▶ Given data:
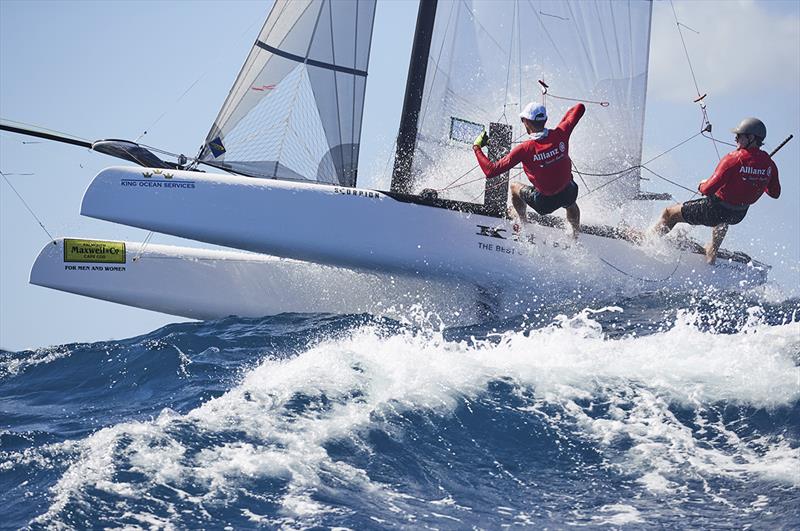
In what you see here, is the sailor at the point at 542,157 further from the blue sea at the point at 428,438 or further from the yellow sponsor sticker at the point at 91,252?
the yellow sponsor sticker at the point at 91,252

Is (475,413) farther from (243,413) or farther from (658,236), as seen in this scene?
(658,236)

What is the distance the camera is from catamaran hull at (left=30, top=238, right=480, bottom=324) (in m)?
7.80

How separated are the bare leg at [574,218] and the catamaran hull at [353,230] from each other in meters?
0.08

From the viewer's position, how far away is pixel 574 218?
7.20 metres

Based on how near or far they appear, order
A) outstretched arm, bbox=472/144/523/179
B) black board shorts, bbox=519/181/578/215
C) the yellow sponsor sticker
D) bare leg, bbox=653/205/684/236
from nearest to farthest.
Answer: outstretched arm, bbox=472/144/523/179 < black board shorts, bbox=519/181/578/215 < bare leg, bbox=653/205/684/236 < the yellow sponsor sticker

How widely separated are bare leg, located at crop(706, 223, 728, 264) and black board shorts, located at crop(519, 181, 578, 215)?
133cm

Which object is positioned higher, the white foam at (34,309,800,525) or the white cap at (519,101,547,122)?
the white cap at (519,101,547,122)

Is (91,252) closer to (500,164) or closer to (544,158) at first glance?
(500,164)

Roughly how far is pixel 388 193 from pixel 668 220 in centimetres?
234

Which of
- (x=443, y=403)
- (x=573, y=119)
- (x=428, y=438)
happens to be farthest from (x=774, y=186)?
(x=428, y=438)

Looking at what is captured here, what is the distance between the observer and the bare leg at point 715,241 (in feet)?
24.2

▶ Task instructions: Rewrite all of the rows above with every occurrence of "catamaran hull" changed to "twin hull" and everything else left as it is. Do not include the pictures.

▶ Result:
In what you see here, is the sailor at the point at 542,157 further from the blue sea at the point at 428,438 or further from the yellow sponsor sticker at the point at 91,252?
the yellow sponsor sticker at the point at 91,252

Is (475,413) farther from (243,413) or farther from (658,236), as seen in this scene?
(658,236)

What is the distance the camera is from twin hull at (left=30, top=238, right=480, bottom=324) (in m)?
7.80

How separated are the bare leg at [574,218] and the twin hull at [353,230] from each other in meters?
0.08

From the viewer's position, how far away is pixel 574 218?
7.20 metres

Based on how near or far they appear, order
A) outstretched arm, bbox=472/144/523/179
B) black board shorts, bbox=519/181/578/215
C) the yellow sponsor sticker
D) bare leg, bbox=653/205/684/236
from nearest to farthest.
Answer: outstretched arm, bbox=472/144/523/179 < black board shorts, bbox=519/181/578/215 < bare leg, bbox=653/205/684/236 < the yellow sponsor sticker

How widely separated are bare leg, located at crop(706, 223, 728, 264) and black board shorts, located at crop(519, 181, 578, 215)?
133cm

Which object is positioned higher, the white foam at (34,309,800,525) or the white cap at (519,101,547,122)?
the white cap at (519,101,547,122)

Is (91,252) closer to (500,164) or closer to (544,158) at first glance?
(500,164)

Roughly how far is pixel 388 193 from pixel 668 220 in centimetres?
234

Which of
- (x=443, y=403)
- (x=573, y=119)
- (x=428, y=438)
happens to be farthest from (x=774, y=186)?
(x=428, y=438)

Looking at what is captured here, what is the distance between the observer and the bare leg at point 715,241 (in feet)?
24.2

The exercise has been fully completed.